#### [Extract]

________________

# union pacific has fun in the snow



## harley-guy (Aug 28, 2010)

on 3-25 up called two rotary snow plows into action to clear donner pass
heres a video of them heading through auburn

http://www.youtube.com/watch?v=mesX8WlMh0Y


----------



## kursplat (Dec 8, 2010)

cool, thanks


----------



## Canadian Car Knocker (Feb 8, 2011)

I haven't seen one of those since I was up in the Yukon. Sweet!


----------



## raleets (Jan 2, 2011)

Way cool :thumbsup:, sure could have used that baby in my driveway a couple times this winter 
Bob


----------



## norgale (Apr 4, 2011)

Awwwww come on. I wanna see the snow and the plows moving it. 
That is a great video though. Don't see that very often. Pete


----------



## gunrunnerjohn (Nov 10, 2010)

How about one actually plowing?


----------



## norgale (Apr 4, 2011)

________________

#### [Recorded data]
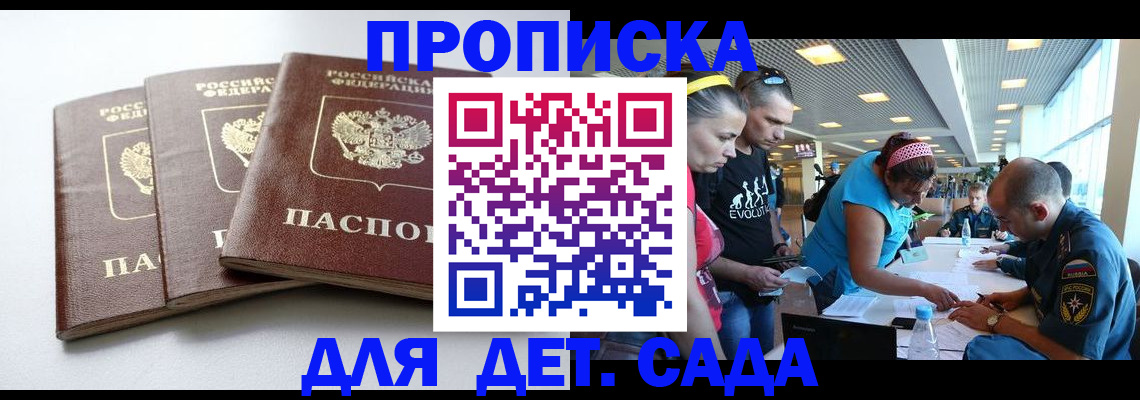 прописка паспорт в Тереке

________________

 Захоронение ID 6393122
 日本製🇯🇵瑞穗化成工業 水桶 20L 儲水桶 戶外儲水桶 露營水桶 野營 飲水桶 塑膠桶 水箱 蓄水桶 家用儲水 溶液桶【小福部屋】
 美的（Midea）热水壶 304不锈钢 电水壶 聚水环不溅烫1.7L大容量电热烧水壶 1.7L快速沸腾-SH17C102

________________

#### [Parts of the exercise]
1. Decide whether each statement agrees with the snow plow thread, answering yes or no and quoting the words of the thread that settle it. (a) The rotary plows were called out to clear Donner Pass. (b) The video shows the plows heading through Auburn. (c) The poster Canadian Car Knocker last saw such a plow in Alaska.
2. Carry the snow plow thread on from the point where it stops.

#### [Task results]
1.
(a) Yes: "on 3-25 up called two rotary snow plows into action to clear donner pass"
(b) Yes: "heres a video of them heading through auburn"
(c) No: "I haven't seen one of those since I was up in the Yukon"

2.
Good one John. I've watched that video many times before and I always get a kick out of them talking about 'the little ones'. Ha! If those are little I'd hate to see a big drift. Just about buried those cars on the siding. Then the guy says "keep after it". Like the engineer, who sounds way less than enthusiastic,has a choice.


----------



## Big Ed (Jun 16, 2009)

norgale said:


> Good one John. I've watched that video many times before and I always get a kick out of them talking about 'the little ones'. Ha! If those are little I'd hate to see a big drift. Just about buried those cars on the siding. Then the guy says "keep after it". Like the engineer, who sounds way less than enthusiastic,has a choice.


One stuck?


http://www.youtube.com/watch?v=tF2ZPRmocs4


----------



## gunrunnerjohn (Nov 10, 2010)

I was going to post the one about the stuck one, but Ed got it. 

Here's the series on how they got it unstuck. 


http://www.youtube.com/watch?v=1G-5l54f1GU&feature=player_detailpage

http://www.youtube.com/watch?v=Te_-OqA3b5w&feature=player_detailpage

http://www.youtube.com/watch?v=MljtNVn0K4c&feature=player_detailpage

http://www.youtube.com/watch?v=my-KjSMjj2k&feature=player_detailpage

http://www.youtube.com/watch?v=06rMZZR2ZT4&feature=player_detailpage


----------



## norgale (Apr 4, 2011)

It's amazing that the snow could capture the plow and then with six engines they still couldn't pull that plow out. Neat videos. Pete


----------



## gunrunnerjohn (Nov 10, 2010)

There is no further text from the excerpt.